*Tarefas*.
1 - Segundo o texto, a norma do artigo 4.º-A é considerada ilegal por desrespeito de que artigo?
2 - Por favor, transcreva do texto tudo o que vai desde "Deste modo, deverá" até "vício de ilegalidade.".

*Texto*.
====

Este artigo reveste natureza idêntica à contida no artigo 4.º, n.os 1 e 2, daquele decreto legislativo, na medida em que dela resulta a possibilidade, para determinados trabalhadores, de manutenção do vínculo da nomeação definitiva, enquanto que, nos termos dos artigos 2.º, 3.º e 88.º da Lei 12-A/2008, esses mesmos trabalhadores, nomeados definitivamente, exercendo funções em condições diferentes das referidas no artigo 10.º da mesma lei, transitam necessariamente, sem outras formalidades, para a modalidade de contrato de trabalho em funções públicas por tempo indeterminado, não podendo manter o regime da nomeação definitiva.
Deste modo, deverá considerar-se ferida do vício de ilegalidade a norma contida no artigo 4.º-A aditado ao Decreto Legislativo Regional 1/2009/M pelo artigo 2.º do Decreto Legislativo Regional 9/2010/M, por desrespeito do artigo 79.º do Estatuto Político-Administrativo da Região Autónoma da Madeira. Em concomitância, o n.º 2 do artigo 4.º do Decreto Legislativo Regional 9/2010/M, que determina a data de produção de efeitos do artigo 4.º-A aditado ao Decreto Legislativo Regional 1/2009/M pelo artigo 2.º daquele decreto legislativo regional, padecerá, consequentemente, do vício de ilegalidade.

====

*Linhas*.
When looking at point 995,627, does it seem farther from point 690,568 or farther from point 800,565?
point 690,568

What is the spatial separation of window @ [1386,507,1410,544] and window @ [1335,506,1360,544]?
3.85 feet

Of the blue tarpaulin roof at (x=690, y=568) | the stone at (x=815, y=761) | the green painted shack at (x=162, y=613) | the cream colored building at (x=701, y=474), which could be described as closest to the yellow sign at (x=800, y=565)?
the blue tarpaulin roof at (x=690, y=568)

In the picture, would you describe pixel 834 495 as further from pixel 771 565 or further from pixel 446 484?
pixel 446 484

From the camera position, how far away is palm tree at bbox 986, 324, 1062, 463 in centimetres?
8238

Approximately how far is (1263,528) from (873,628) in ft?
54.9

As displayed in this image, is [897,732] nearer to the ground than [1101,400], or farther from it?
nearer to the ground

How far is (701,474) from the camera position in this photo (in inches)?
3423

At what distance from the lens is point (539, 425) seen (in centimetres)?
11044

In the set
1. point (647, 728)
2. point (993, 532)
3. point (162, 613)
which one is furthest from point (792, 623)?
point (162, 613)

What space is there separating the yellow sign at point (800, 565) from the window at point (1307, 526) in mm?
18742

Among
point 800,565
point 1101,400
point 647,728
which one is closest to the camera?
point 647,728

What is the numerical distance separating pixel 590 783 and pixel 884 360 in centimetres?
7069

====

*Soluções*.
1 - Do artigo 79.º do Estatuto Político-Administrativo da Região Autónoma da Madeira.

2 -
Deste modo, deverá considerar-se ferida do vício de ilegalidade a norma contida no artigo 4.º-A aditado ao Decreto Legislativo Regional 1/2009/M pelo artigo 2.º do Decreto Legislativo Regional 9/2010/M, por desrespeito do artigo 79.º do Estatuto Político-Administrativo da Região Autónoma da Madeira. Em concomitância, o n.º 2 do artigo 4.º do Decreto Legislativo Regional 9/2010/M, que determina a data de produção de efeitos do artigo 4.º-A aditado ao Decreto Legislativo Regional 1/2009/M pelo artigo 2.º daquele decreto legislativo regional, padecerá, consequentemente, do vício de ilegalidade.